◆ Work to complete
Write out the data below in full, unchanged, minus the images.

◆ Information shown
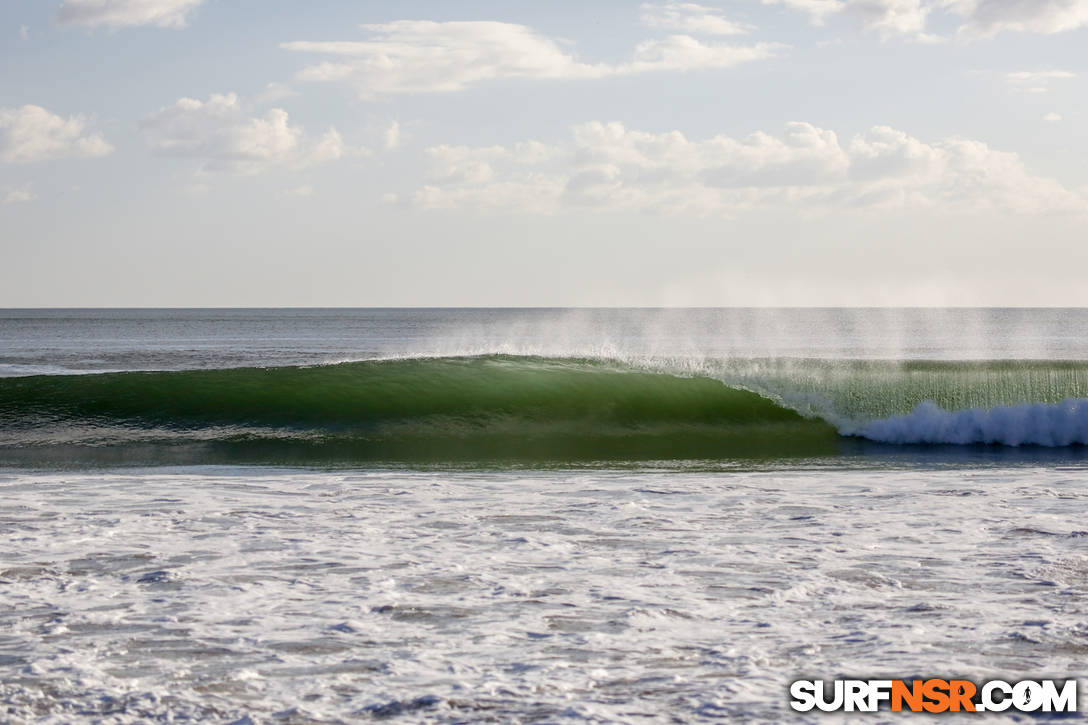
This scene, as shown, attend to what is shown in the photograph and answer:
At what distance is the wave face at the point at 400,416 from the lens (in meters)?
13.4

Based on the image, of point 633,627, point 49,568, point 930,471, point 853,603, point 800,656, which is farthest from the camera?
point 930,471

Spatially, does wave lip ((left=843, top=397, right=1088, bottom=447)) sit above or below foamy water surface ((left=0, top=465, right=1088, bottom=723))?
above

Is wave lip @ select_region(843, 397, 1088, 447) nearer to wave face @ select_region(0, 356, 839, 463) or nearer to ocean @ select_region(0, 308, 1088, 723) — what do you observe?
ocean @ select_region(0, 308, 1088, 723)

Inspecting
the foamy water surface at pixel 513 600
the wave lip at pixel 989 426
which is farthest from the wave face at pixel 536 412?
the foamy water surface at pixel 513 600

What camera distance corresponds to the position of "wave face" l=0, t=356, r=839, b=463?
13.4 m

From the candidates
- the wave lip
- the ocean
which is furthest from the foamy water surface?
the wave lip

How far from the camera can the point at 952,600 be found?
5.16 meters

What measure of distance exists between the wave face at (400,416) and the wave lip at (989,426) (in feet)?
3.04

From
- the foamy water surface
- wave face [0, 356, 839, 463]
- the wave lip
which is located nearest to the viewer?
the foamy water surface

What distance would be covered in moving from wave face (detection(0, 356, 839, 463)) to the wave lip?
93 cm

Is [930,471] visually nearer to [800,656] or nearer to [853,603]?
Answer: [853,603]

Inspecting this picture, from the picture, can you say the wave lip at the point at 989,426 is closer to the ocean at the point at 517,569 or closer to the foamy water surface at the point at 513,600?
the ocean at the point at 517,569

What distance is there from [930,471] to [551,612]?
7.22m

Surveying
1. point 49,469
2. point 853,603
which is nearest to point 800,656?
point 853,603
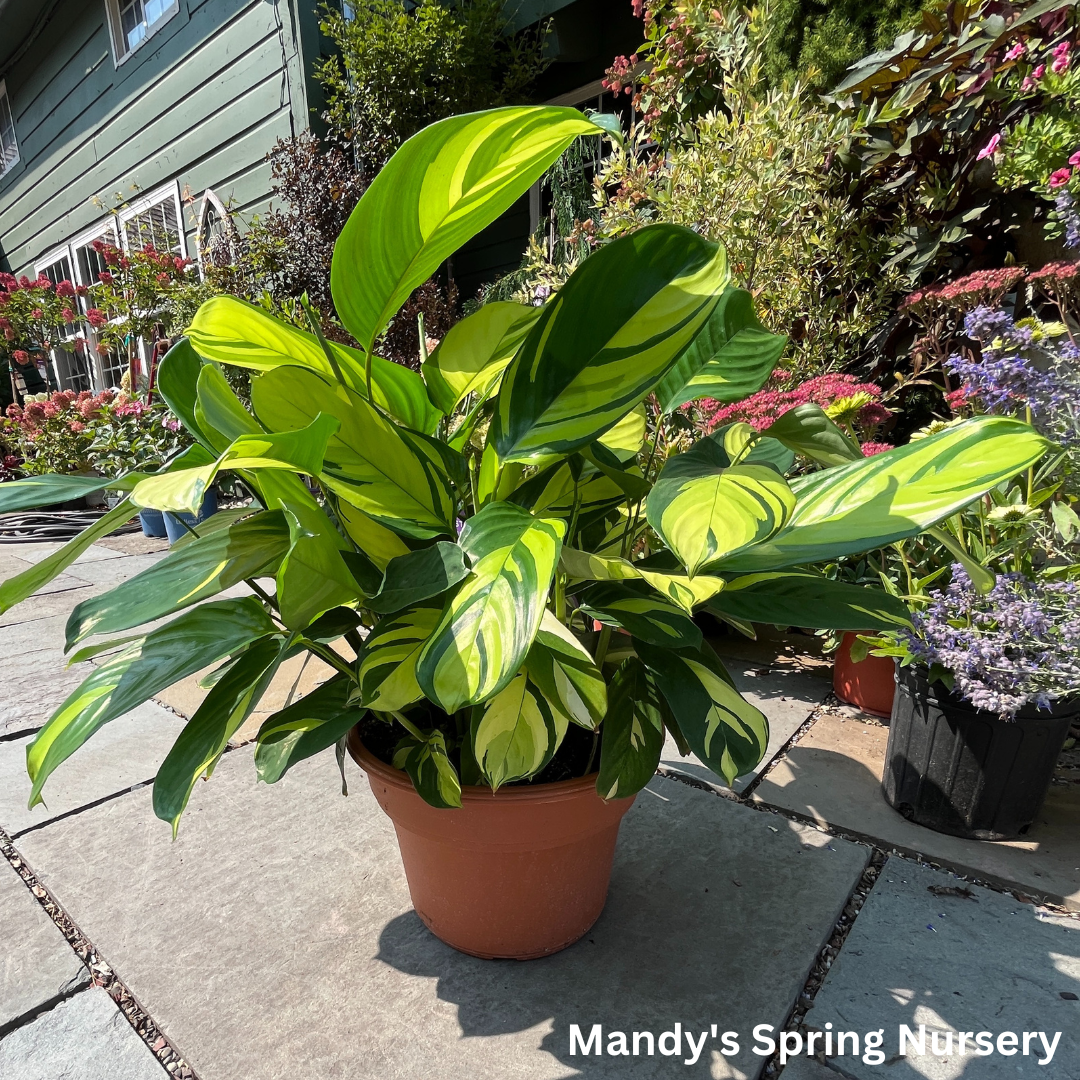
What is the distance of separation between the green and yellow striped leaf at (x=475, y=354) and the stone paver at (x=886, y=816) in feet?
3.19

◆ Task result
This scene, as shown, attend to what is shown in the photograph and answer:
At what distance is the wave face at the point at 400,416 from the lens (in meters)?
13.4

Based on the image, of point 633,627, point 49,568, point 930,471, point 853,603, point 800,656, which is farthest from the camera?
point 930,471

Spatially, does wave lip ((left=843, top=397, right=1088, bottom=447)) sit above or below foamy water surface ((left=0, top=465, right=1088, bottom=723))?
above

Is wave lip @ select_region(843, 397, 1088, 447) nearer to wave face @ select_region(0, 356, 839, 463) or nearer to ocean @ select_region(0, 308, 1088, 723) — what do you observe?
ocean @ select_region(0, 308, 1088, 723)

Inspecting
the foamy water surface at pixel 513 600
the wave lip at pixel 989 426
which is farthest from the wave face at pixel 536 412?
the foamy water surface at pixel 513 600

What camera distance corresponds to the position of "wave face" l=0, t=356, r=839, b=463?
13.4 m

From the candidates
- the wave lip
- the ocean
which is furthest from the foamy water surface?
the wave lip

How far from the camera can the point at 952,600 be found?
5.16 meters

What measure of distance exists between the wave face at (400,416) and the wave lip at (989,426) (in feet)?
3.04

From
- the foamy water surface
- wave face [0, 356, 839, 463]
- the wave lip
which is located nearest to the viewer?
the foamy water surface

What distance would be covered in moving from wave face (detection(0, 356, 839, 463)) to the wave lip?
93 cm

Is [930,471] visually nearer to [800,656] or nearer to [853,603]?
Answer: [853,603]

Inspecting this picture, from the picture, can you say the wave lip at the point at 989,426 is closer to the ocean at the point at 517,569 or closer to the foamy water surface at the point at 513,600?
the ocean at the point at 517,569

What distance is there from [930,471] to [551,612]?
7.22m

Surveying
1. point 49,469
2. point 853,603
which is nearest to point 800,656?
point 853,603
What is the distance of separation between the green and yellow striped leaf at (x=475, y=354) and the stone paver at (x=886, y=816) in feet?
3.19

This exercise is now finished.